But I think you misunderstood me VagabondNomad, I do not suggest that ships should be refitted in deep space, (unless it just happend to be at a deep-space shipyard) what I'm sugesting is that once the player has aproved of a certain upgrade, he will not have to order each ship to go to a space-yard his admirals should be able to handle that. I want to make strategic desiccions I don't want to decide where to upgrade witch ships. I would actually like the ships to have some form of fuel, so that they could only stay away from a resupply base or supply ship for X turns based on the ships supply capacity. So after X turns the ship checks in at a base and if it's sceduled for upgrade, will stay untill the upgrade is completed.

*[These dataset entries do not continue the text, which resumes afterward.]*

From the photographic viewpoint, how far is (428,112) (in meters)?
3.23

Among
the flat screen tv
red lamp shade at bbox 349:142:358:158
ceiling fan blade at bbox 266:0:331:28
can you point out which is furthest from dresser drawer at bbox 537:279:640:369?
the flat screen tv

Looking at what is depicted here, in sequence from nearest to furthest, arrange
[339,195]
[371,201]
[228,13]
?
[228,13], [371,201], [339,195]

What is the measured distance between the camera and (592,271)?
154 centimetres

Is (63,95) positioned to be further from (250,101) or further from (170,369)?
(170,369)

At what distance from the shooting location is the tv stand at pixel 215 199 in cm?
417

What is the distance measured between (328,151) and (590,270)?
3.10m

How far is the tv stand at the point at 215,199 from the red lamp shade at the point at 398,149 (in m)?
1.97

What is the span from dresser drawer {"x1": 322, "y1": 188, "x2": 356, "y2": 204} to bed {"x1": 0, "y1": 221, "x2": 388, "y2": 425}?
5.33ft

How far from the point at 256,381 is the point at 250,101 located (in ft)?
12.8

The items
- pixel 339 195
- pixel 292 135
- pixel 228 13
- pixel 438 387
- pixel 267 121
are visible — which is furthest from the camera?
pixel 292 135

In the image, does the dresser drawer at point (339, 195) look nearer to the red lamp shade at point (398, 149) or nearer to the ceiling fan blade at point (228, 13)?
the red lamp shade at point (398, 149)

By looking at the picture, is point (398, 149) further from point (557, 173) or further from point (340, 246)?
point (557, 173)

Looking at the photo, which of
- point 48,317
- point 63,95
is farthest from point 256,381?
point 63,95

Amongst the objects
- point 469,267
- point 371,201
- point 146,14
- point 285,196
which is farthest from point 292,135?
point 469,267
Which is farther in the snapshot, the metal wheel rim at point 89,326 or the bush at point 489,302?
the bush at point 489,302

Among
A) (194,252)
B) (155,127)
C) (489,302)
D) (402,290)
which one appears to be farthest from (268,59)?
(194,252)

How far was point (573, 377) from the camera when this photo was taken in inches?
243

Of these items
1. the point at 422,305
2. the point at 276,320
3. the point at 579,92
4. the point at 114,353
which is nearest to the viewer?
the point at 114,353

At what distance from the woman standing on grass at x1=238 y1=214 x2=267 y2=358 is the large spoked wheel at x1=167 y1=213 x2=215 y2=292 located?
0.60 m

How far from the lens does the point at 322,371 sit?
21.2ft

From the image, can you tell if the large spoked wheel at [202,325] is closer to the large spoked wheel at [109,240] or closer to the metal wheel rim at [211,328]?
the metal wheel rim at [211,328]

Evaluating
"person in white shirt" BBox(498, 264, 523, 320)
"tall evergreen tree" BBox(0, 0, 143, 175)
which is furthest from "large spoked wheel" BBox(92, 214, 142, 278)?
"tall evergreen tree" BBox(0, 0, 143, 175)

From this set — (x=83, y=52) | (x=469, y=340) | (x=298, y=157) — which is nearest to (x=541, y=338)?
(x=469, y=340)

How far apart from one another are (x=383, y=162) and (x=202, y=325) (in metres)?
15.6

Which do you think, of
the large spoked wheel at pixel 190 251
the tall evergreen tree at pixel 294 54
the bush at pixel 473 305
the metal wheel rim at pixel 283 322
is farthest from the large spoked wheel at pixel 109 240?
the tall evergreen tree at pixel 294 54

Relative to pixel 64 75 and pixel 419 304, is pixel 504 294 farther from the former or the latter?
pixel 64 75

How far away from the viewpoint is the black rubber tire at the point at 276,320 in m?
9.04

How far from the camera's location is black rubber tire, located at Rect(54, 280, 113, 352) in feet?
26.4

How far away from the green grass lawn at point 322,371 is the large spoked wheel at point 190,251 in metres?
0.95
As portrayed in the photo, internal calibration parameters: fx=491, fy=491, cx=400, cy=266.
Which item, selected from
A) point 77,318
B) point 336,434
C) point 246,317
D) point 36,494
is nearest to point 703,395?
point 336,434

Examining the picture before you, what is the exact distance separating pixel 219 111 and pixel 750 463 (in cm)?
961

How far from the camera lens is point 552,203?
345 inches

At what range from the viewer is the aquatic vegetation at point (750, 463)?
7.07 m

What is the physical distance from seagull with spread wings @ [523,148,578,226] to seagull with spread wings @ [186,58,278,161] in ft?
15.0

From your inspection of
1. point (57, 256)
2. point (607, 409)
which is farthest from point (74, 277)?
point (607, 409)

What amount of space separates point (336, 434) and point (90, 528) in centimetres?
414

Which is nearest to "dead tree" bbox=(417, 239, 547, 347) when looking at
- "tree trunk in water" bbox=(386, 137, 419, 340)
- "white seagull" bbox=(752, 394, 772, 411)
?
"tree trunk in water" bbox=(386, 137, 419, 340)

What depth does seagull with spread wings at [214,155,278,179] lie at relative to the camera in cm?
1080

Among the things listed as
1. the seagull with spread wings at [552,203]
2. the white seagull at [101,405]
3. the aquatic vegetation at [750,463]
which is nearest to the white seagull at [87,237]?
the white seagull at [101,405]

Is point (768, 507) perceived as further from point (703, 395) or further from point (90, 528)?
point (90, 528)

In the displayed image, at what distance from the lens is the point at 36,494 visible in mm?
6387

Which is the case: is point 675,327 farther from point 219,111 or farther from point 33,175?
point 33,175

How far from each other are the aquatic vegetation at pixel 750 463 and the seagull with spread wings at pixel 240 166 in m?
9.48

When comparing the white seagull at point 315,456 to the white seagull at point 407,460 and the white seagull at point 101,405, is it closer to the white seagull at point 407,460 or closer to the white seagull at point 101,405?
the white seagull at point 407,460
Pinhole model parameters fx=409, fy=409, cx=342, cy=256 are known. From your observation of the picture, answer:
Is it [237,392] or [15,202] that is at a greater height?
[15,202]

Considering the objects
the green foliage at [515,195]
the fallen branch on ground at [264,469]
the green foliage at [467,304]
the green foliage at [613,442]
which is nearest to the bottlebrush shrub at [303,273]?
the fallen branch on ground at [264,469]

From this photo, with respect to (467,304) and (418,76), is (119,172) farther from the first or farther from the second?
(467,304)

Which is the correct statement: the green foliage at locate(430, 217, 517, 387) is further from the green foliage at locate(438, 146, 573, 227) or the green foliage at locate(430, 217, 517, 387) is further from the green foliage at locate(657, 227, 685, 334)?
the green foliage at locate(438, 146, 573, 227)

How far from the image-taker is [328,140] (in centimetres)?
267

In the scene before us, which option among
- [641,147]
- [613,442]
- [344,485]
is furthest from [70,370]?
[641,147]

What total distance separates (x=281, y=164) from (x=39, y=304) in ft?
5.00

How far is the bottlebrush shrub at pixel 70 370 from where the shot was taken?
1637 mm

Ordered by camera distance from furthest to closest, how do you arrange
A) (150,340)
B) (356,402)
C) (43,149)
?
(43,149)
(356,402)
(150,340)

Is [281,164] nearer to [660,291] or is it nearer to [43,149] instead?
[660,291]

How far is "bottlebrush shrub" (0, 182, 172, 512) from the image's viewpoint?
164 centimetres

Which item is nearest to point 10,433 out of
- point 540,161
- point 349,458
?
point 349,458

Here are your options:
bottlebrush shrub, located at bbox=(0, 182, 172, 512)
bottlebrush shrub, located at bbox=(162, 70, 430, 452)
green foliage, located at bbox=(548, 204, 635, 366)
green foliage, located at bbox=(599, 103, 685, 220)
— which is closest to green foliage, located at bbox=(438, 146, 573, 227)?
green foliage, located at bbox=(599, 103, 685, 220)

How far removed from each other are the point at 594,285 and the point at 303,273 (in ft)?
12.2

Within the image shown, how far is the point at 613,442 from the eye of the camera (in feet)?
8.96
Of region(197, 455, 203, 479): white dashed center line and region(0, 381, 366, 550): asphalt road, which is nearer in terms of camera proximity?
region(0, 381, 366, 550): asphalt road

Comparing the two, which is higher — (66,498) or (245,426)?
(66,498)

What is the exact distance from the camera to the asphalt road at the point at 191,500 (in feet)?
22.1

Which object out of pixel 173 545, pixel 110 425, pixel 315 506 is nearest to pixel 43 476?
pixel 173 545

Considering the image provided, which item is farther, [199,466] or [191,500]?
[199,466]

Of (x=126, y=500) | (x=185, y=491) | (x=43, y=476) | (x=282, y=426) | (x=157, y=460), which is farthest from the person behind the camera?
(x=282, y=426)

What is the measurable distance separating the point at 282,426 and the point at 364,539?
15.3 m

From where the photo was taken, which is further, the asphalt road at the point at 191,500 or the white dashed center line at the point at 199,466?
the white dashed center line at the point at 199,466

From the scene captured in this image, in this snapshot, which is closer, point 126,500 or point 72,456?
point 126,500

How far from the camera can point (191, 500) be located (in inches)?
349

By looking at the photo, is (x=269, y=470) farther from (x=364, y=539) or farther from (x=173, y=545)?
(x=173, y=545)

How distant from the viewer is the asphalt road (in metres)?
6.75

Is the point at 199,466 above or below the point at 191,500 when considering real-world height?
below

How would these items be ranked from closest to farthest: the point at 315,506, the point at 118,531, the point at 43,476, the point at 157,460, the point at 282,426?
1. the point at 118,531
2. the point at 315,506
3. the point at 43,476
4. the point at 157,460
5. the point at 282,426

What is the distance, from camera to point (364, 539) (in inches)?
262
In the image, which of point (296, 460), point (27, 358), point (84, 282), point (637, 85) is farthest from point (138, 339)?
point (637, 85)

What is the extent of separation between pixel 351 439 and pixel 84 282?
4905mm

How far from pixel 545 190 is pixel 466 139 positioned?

But I can live with friendly space counting as a base or imposing less ware on the ships, and if you equip you ship with some advanced form of reactor, becoming available after a lot of research into resuply, energy, nanotech etc. they should be able to stay out indefinately, but not upgrade themselves, unless they have a spaceyard on board.

If a ship runs out of fuel they should be able to limp home, witch might take a looooooong time, and be quite riscky as you would never know witch gun or protective messure was worn out.
on Apr 12, 2005
Agreed, but we just seem to have a different definition of "fun". I don't find it fun to have my ships automagically upgrade out in the middle of nowhere. Rather, that's taking fun away, and replacing it with cheese. Sure, maybe it's easier, maybe it automates something that you don't want to do, It's something you can CHOOSE to do. But it's not something that should be given to you free, without any cost whatsoever.


According to Brad... it won't be free or automatic. You will hit choose "Upgrade ship" for an individual ship (in your influence), or you will give an order at your Ship Designer screen to "Upgrade this model". There will be a *cost* to it. We don't know the exact formula that will be used, but we do know that there is a BC cost associated with it.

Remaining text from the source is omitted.